Bottle washing machine
CP-12 bottle punching machine is a kind of rotary bottle punching machine with domestic advanced level which is innovatively designed based on the introduction, digestion and absorption of domestic and foreign advanced technology. This machine is suitable for bottled drinks, mineral water, cola and other liquid filling production, cleaning plastic bottles, can be provided to large and medium-sized manufacturers, can also be used on a single machine. This machine has the following characteristics: (1) This machine is a special equipment for cleaning various specifications of plastic bottles; (2) Compact equipment structure, perfect control system, easy operation and maintenance; (3) The cleaning process is reasonable. Spray type principle is adopted to rinse the inside and outside of the bottle, and the residual water in the bottle is automatically drained. After cleaning, the empty bottle meets the health requirements; (4) Change the shape of the bottle, just replace the star wheel and guide plate can be realized, easy to operate automatic bottle washing machine
CP-32 bottle flushing machine is a semi-automatic external shower bottle flushing machine, suitable for all kinds of bottle shapes and materials of old and new bottles washing. The main features of the machine are: spray the outer wall of the bottle, and wash the inner wall twice continuously to ensure the washing effect; The other main parts are made of stainless steel or wear-resistant copper alloy to prevent corrosion; Using tap water atmospheric pressure work, strong adaptability. This machine has reasonable structure, simple operation, convenient maintenance, widely used in wine, beverage, soy sauce, vinegar, liquid medicine and other manufacturers.
CIP cleaning system
CIP is short for cleanin place or In-place cleaning. It is defined as a method to clean the contact surface with food by using high temperature and high concentration cleaning solution without disassembling or moving the device.

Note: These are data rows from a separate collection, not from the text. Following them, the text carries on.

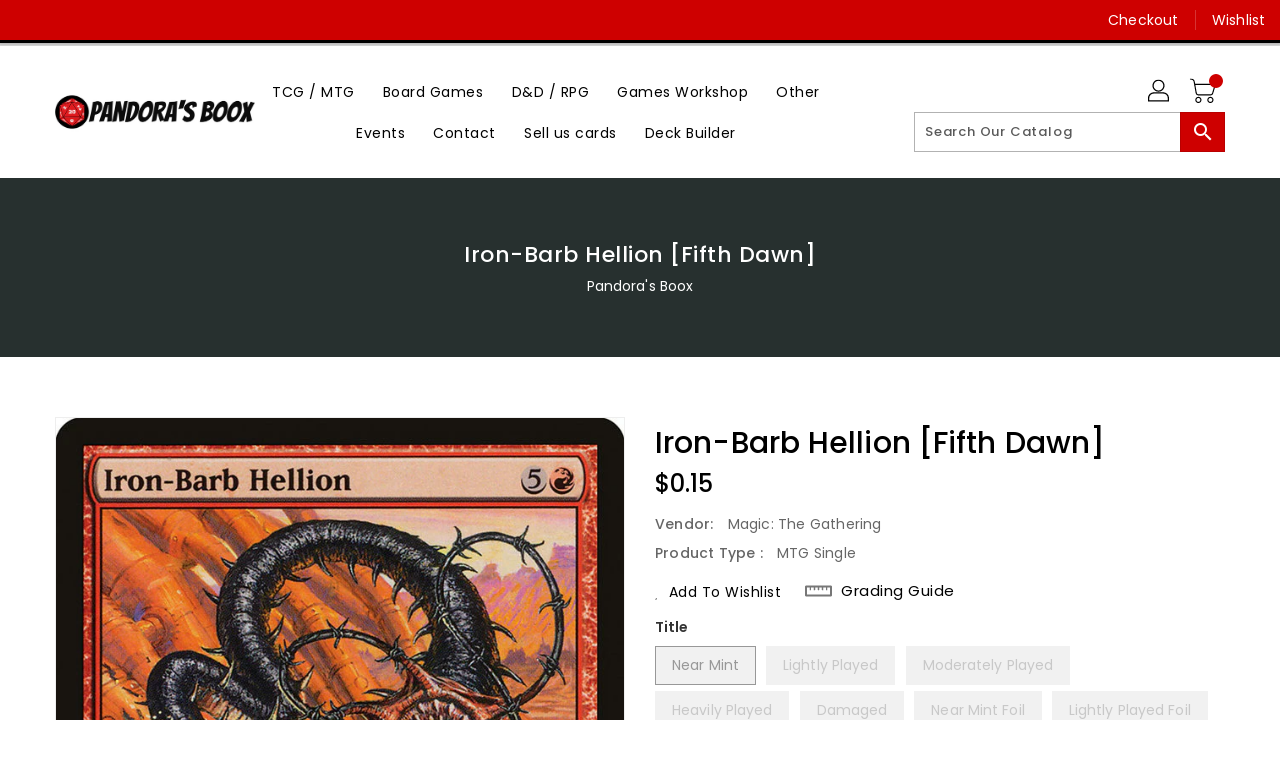

--- FILE ---
content_type: text/css
request_url: https://www.pandorasboox.ca/cdn/shop/t/4/assets/binderVariables.css?v=92256137343692861001740836668
body_size: 27
content:
:root{--brand-secondary: #ce0000;--primary-font: Poppins;--secondary-font: K2D;--button-bg-color: #ce0000;--button-text-color: #ffffff;--button-bg-hover-color: #ce0000;--button-text-hover-color: #000000;--breadcrumb-color: #ffffff;--footer-heading-color: #ffffff;--footer-bg-color: #202020;--footer-text-color: #a8a8a8;--footer-text-hover-color: #ce0000;--navbar-background-color: #ce0000;--navbar-text-color: #ffffff;--navbar-text-hover-color: #ce0000;--product-bg-color: #ce0000;--product-icon-color: #ffffff;--product-bg-hover-color: #ffd800;--product-icon-hover-color: #000000;--navbar-border-color: #000000;--color-text: #333333;--color-body-text: #788188;--color-blankstate: rgba(120, 129, 136, .35);--color-blankstate-border: rgba(120, 129, 136, .2);--color-blankstate-background: rgba(120, 129, 136, .1);--color-sale-text: #7796a8;--color-small-button: #ffffff;--color-small-button-text: #3d4246;--color-text-field: #fff;--color-text-field-text: #000;--color-navigation-text: #333333;--color-btn-primary: #7796a8;--color-btn-primary-text: #fff;--color-body: #fff;--color-bg: #fff;--color-bg-alt: rgba(120, 129, 136, .05);--color-overlay-title-text: #fff;--color-image-overlay: #3d4246;--opacity-image-overlay: .25;--color-border: #e8e9eb;--color-banner-border: rgba(206, 0, 0, .05);--color-desktop-checkout-bkg: rgba(255, 255, 255, .2);--color-category-block-header-border: rgba(255, 255, 255, .6);--color-special-collection-title-bkg: rgba(206, 0, 0, .8);--color-contact-info-icon-border: rgba(168, 168, 168, .3);--color-footer-border: rgba(168, 168, 168, .2);--color-newsletter-input-border: rgba(168, 168, 168, .5);--font-stack-header: Poppins;--font-stack-body: Poppins;--svg-select-icon: url(//www.pandorasboox.ca/cdn/shop/t/4/assets/ico-select.svg?v=155563818344741998551639707007);--ajax-loader: url(//www.pandorasboox.ca/cdn/shop/t/4/assets/ajax-loader.gif?v=41356863302472015721638625520);--grid-list-sprite: url(//www.pandorasboox.ca/cdn/shop/t/4/assets/grid-list-sprite.png?v=9321474455035195301638625549);--comment-blog: url(//www.pandorasboox.ca/cdn/shop/t/4/assets/comment-blog.jpg?v=72130053099716583031638625564);--write-review: url(//www.pandorasboox.ca/cdn/shop/t/4/assets/write-review.png?1304);--dropdown-sprite: url(//www.pandorasboox.ca/cdn/shop/t/4/assets/dropdown-sprite.png?v=23516386153762416671638625540)}
/*# sourceMappingURL=/cdn/shop/t/4/assets/binderVariables.css.map?v=92256137343692861001740836668 */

Therefore, CIP is designed to scrub, clean, and sterilize without having to disassemble the machinery and pipes at all. In the cleaning process and can reasonably deal with the washing, cleaning, sterilization and economy, energy saving and other relations, is an optimization of cleaning management technology. CIP device is suitable for multi-pipe sterilization mechanical devices with direct contact with fluid materials, such as fruit juice drinks, dairy products, concentrated fruit juice, soybean milk, etc. CIP cleaning is a common method used by beverage manufacturers to ensure product quality. The purpose of cleaning is to clear the equipment and pipe wall residues, to ensure that the health indicators. In general, a clean must be carried out for continuous use of 6 ~ 8h. In special cases, when the production capacity is found to be significantly reduced, it should be cleaned immediately. Double row intermittent punching machine
The purpose of cleaning is to remove the dirt adhering to the machinery to prevent the growth of microorganisms in it. To remove dirt, the cleaning system must be able to provide the cleaning capacity needed to overcome the contamination. There are three sources of cleaning capacity, namely, the motion energy generated from the flow of cleaning fluid, the chemical energy generated from the detergent, and the heat energy in the cleaning fluid. These three abilities are complementary. At the same time, the ability factor is related to the time factor. In the same state, the longer the washing time, the better the washing effect.
CIP has the following advantages: (1) It can maintain a certain cleaning effect to improve product safety; (2) Save operation time and improve efficiency, save labor and ensure operation safety, save cleaning water and steam; (3) Stable health level, saving the amount of cleaning agent; (4) Production equipment can be large-scale, high level of automation; (5) Increase the durable life of production equipment.